The detailed design and analysis process associated with a high-pressure composite cylinder is performed by iteration of design analysis and prototype testing to establish reliability of composite cylinder performance under various constraints related to fabrication, inspection, maintenance and cost of manufacturing. The choice of the liner design and manufacturing process plays an important role because the cost of a typical load-sharing seamless liner could well exceed 60% of the cost of making a composite cylinder. The design process cost, manufacturing, and Quality Assurance/Quality Control (QA/QC) testing add to the overall cost to make the composite cylinder price cost-prohibitive, particularly when compared with metallic cylinders.
The liner of the invention complies with the latest government regulations and applicable design and performance standards, which require that the liner be seamless.
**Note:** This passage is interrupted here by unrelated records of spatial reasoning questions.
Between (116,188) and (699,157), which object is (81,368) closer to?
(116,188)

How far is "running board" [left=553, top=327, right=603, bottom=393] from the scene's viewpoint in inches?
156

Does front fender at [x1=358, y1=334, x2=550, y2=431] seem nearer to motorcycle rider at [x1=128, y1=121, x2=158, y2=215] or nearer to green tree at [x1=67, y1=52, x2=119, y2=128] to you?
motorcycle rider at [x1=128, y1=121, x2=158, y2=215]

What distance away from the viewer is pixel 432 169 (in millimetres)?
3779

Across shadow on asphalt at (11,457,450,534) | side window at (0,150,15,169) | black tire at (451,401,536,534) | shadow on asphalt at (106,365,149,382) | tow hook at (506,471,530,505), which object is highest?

The invention is intended for principal application to composite cylinder designs that must be compliant with one or more of various International and United States regulatory standards.
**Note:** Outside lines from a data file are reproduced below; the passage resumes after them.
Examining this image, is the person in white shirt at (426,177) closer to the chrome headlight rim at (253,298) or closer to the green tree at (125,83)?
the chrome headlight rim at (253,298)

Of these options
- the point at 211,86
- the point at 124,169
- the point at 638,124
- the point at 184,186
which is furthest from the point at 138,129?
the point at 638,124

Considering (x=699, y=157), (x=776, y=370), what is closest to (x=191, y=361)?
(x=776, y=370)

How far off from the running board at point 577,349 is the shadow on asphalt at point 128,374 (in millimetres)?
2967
Generally, the liner of this invention will be compliant with contemporary regulations and standards for the design, manufacturing and use of composite cylinders. Well known examples of such regulations and standards include DOT FRP-1 (Basic Requirements For Fiber Reinforced Plastic (FRP) TYPE 3FC Composite Cylinders) (re: fully overwrapped-Glass Fiber, KEVLAR); DOT FRP-2 (Basic Requirements For Fiber Reinforced Plastic (FRP) Type 3HW Composite Cylinders (re: hoop wrapped-glass, KEVLAR); DOT CFFC (Basic Requirements For Fully Wrapped Carbon-Fiber Reinforced Aluminum Lined Cylinders (DOT-CFFC)); ISO 11119-1: 2002 (Gas cylinders of composite construction—Specification and test methods-Part 1: Hoop wrapped composite gas cylinders); ISO 11119-1: 2002 (Gas cylinders of composite construction—Specification and test methods-Part 1: Hoop wrapped composite gas cylinders); ISO 11119-2: 2002 (Gas cylinders of composite construction—Specification and test methods-Part 2: Fully wrapped fibre reinforced composite gas cylinders with load-sharing metal liners); BS EN 12245: 2002 (Transportable gas cylinders-Fully wrapped composite cylinders).
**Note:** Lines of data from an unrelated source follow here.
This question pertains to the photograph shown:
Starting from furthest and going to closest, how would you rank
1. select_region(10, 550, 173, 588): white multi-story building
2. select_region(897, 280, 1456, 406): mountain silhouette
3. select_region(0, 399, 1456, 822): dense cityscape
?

The liner of this invention has a significantly lower-cost compared to the state of the art liner for principal use in a composite reinforced vessel. In combination with the method of manufacture of the liner, an embodiment of the invention enables the use of lower-cost commercially available extruded metal tube of uniform thickness. A metal end cap for one or both ends (depending on how the cylinder is made) provides adequate thickness and bending stiffness to withstand pressure cycling related stresses and prevent fatigue failure. The metal end cap provides performance at least equivalent to that provided by prior art practice of increased wall thickness in the dome. The prior art practice requires a complex flow forming process, which is a significant cost in making the liner. The metal end cap is a precise mating part that can be slipped on or screwed on to the end dome and secured by without the use of a weld, preferably using a structural adhesive, shrink fit, a lock nut or combination of these. The method of making a liner in accordance with the invention simplifies manufacture and lowers costs of manufacture of a composite reinforced cylinder.